# Description of the task
Copy out each line below that has the word "Tanzania" in it.

[Extracted data entries]
▬▬▬▬▬▬
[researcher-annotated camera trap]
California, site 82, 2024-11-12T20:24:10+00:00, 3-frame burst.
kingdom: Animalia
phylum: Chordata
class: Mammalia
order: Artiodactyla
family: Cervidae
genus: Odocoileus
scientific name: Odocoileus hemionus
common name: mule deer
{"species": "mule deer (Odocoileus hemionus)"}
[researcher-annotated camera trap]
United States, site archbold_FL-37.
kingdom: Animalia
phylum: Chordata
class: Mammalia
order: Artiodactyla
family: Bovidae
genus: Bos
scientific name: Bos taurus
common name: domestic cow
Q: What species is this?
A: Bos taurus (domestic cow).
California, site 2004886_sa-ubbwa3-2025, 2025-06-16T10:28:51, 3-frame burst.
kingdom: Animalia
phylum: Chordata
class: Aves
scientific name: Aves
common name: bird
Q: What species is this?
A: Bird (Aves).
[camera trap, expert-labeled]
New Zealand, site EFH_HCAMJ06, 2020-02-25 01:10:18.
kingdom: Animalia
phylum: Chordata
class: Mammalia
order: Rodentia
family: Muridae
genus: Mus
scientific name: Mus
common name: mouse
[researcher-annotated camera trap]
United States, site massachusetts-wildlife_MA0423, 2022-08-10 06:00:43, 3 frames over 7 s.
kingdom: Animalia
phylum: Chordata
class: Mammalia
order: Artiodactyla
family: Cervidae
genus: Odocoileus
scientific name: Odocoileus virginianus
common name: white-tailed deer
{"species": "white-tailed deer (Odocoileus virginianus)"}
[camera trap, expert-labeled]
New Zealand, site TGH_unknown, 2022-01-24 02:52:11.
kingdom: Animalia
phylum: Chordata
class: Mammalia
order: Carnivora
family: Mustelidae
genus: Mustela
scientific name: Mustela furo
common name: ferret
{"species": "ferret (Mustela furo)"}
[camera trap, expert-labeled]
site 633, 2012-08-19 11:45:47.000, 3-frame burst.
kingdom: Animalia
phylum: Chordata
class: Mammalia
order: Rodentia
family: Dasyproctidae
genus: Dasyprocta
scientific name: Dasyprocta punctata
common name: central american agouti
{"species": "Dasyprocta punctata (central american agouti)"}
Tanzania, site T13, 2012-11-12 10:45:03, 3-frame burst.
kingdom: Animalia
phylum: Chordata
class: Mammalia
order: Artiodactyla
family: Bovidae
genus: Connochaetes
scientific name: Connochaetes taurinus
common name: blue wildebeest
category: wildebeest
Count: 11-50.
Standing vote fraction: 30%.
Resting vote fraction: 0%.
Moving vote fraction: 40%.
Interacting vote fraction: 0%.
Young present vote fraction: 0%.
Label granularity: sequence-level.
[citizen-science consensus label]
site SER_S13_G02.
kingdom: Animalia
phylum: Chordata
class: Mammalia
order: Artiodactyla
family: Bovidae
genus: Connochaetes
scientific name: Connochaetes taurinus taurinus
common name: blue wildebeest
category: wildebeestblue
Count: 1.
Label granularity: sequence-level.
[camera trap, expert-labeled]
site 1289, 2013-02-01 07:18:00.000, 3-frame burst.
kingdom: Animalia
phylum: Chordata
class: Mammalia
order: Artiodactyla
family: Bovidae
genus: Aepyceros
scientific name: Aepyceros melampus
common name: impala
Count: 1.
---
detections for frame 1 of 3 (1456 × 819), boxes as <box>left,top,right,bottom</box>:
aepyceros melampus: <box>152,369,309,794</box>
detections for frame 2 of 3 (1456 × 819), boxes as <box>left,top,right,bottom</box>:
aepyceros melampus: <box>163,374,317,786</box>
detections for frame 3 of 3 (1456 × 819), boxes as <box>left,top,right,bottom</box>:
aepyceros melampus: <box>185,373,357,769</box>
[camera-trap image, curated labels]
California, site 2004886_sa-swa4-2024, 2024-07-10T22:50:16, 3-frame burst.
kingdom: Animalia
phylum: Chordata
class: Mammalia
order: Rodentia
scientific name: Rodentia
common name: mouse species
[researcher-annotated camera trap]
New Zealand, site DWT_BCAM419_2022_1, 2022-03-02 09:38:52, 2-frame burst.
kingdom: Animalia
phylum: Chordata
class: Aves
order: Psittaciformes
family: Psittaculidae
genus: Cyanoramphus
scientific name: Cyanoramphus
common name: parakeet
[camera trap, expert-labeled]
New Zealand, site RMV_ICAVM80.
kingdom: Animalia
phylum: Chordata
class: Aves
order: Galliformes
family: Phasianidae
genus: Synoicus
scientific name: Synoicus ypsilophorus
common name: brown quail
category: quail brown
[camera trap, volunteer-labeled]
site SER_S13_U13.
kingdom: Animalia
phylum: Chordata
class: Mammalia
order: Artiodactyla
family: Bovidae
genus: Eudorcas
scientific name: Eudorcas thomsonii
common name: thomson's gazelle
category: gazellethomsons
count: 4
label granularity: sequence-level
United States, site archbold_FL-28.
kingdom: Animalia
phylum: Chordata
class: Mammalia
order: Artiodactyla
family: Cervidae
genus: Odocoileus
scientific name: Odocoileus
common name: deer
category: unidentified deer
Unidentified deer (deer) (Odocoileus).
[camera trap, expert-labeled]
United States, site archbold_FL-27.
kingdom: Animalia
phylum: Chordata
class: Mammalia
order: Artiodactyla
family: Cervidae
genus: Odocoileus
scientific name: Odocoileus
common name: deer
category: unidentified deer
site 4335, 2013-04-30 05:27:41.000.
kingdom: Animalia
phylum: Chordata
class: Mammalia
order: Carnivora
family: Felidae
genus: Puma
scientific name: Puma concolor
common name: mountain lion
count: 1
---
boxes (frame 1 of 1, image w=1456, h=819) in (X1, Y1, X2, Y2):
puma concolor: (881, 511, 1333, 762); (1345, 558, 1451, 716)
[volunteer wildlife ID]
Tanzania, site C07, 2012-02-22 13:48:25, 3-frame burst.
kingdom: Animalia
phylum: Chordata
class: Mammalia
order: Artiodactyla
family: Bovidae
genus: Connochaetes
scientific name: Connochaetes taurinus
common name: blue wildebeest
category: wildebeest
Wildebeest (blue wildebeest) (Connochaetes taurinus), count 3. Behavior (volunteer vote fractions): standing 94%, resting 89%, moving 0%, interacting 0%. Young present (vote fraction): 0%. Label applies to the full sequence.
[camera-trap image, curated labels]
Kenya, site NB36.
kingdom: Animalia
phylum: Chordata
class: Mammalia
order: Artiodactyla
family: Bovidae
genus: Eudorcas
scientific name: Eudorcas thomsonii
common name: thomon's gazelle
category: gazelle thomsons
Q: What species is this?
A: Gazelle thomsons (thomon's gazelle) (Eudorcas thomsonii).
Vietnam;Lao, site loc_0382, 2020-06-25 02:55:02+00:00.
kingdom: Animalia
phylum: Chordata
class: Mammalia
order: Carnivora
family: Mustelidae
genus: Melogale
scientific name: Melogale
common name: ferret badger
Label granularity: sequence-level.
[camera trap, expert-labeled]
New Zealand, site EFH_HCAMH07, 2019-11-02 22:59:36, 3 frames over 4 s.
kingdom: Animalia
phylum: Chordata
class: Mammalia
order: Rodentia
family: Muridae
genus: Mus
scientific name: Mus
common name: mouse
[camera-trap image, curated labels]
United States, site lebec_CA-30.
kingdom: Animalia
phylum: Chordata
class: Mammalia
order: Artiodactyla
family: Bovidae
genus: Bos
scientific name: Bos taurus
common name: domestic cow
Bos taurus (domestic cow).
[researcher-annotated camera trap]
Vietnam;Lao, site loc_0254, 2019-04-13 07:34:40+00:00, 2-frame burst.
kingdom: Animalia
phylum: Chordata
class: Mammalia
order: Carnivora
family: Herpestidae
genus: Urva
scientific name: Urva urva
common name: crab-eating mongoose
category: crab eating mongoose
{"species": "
▬▬▬▬▬▬
# Reply
Tanzania, site T13, 2012-11-12 10:45:03, 3-frame burst.
Tanzania, site C07, 2012-02-22 13:48:25, 3-frame burst.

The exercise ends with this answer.